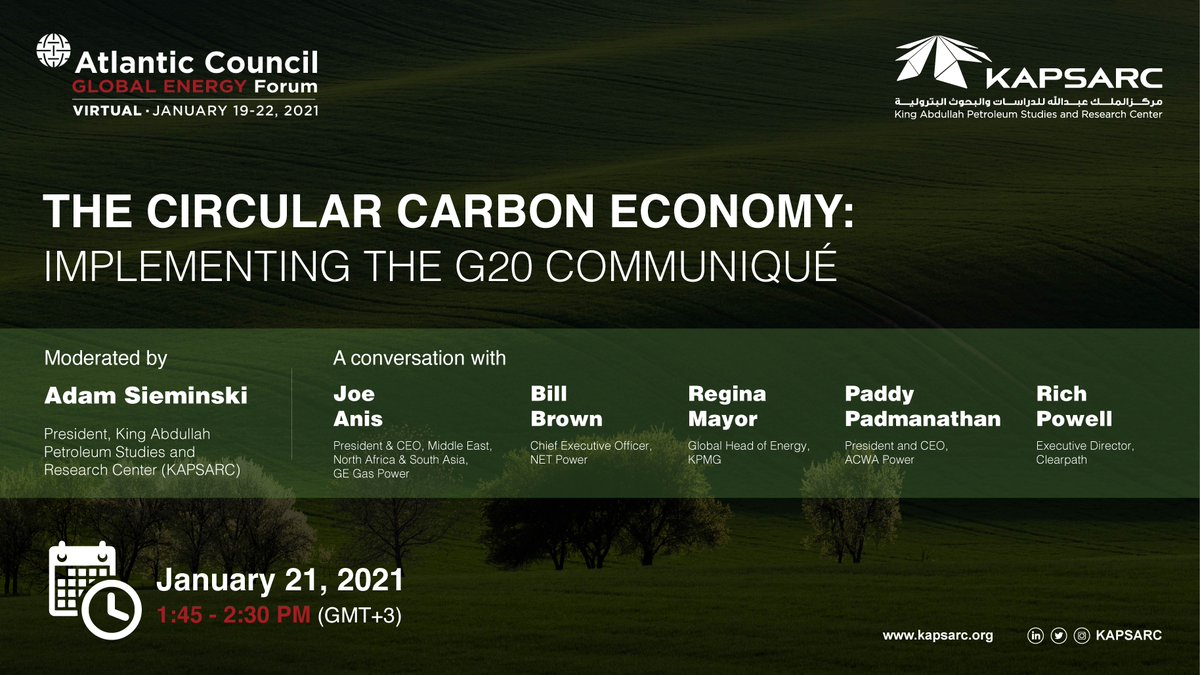 Atlantic Council
GLOBAL ENERGY Forum
VIRTUAL · JANUARY 19-22, 2021

KAPSARC
مركز الملك عبدالله للدراسات والبحوث البترولية
King Abdullah Petroleum Studies and Research Center

THE CIRCULAR CARBON ECONOMY:
IMPLEMENTING THE G20 COMMUNIQUÉ

Moderated by
Adam Sieminski
President, King Abdullah Petroleum Studies and Research Center (KAPSARC)

A conversation with

Joe Anis
President & CEO, Middle East, North Africa & South Asia, GE Gas Power

Bill Brown
Chief Executive Officer, NET Power

Regina Mayor
Global Head of Energy, KPMG

Paddy Padmanathan
President and CEO, ACWA Power

Rich Powell
Executive Director, Clearpath

January 21, 2021
1:45 - 2:30 PM (GMT+3)

www.kapsarc.org
KAPSARC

EXERCISE BRIEF
All lines from the one containing "THE CIRCULAR CARBON" to the end of the data above are to be set down exactly; no others belong in the answer.

RESPONSE AREA
THE CIRCULAR CARBON ECONOMY:
IMPLEMENTING THE G20 COMMUNIQUÉ

Moderated by
Adam Sieminski
President, King Abdullah Petroleum Studies and Research Center (KAPSARC)

A conversation with

Joe Anis
President & CEO, Middle East, North Africa & South Asia, GE Gas Power

Bill Brown
Chief Executive Officer, NET Power

Regina Mayor
Global Head of Energy, KPMG

Paddy Padmanathan
President and CEO, ACWA Power

Rich Powell
Executive Director, Clearpath

January 21, 2021
1:45 - 2:30 PM (GMT+3)

www.kapsarc.org
KAPSARC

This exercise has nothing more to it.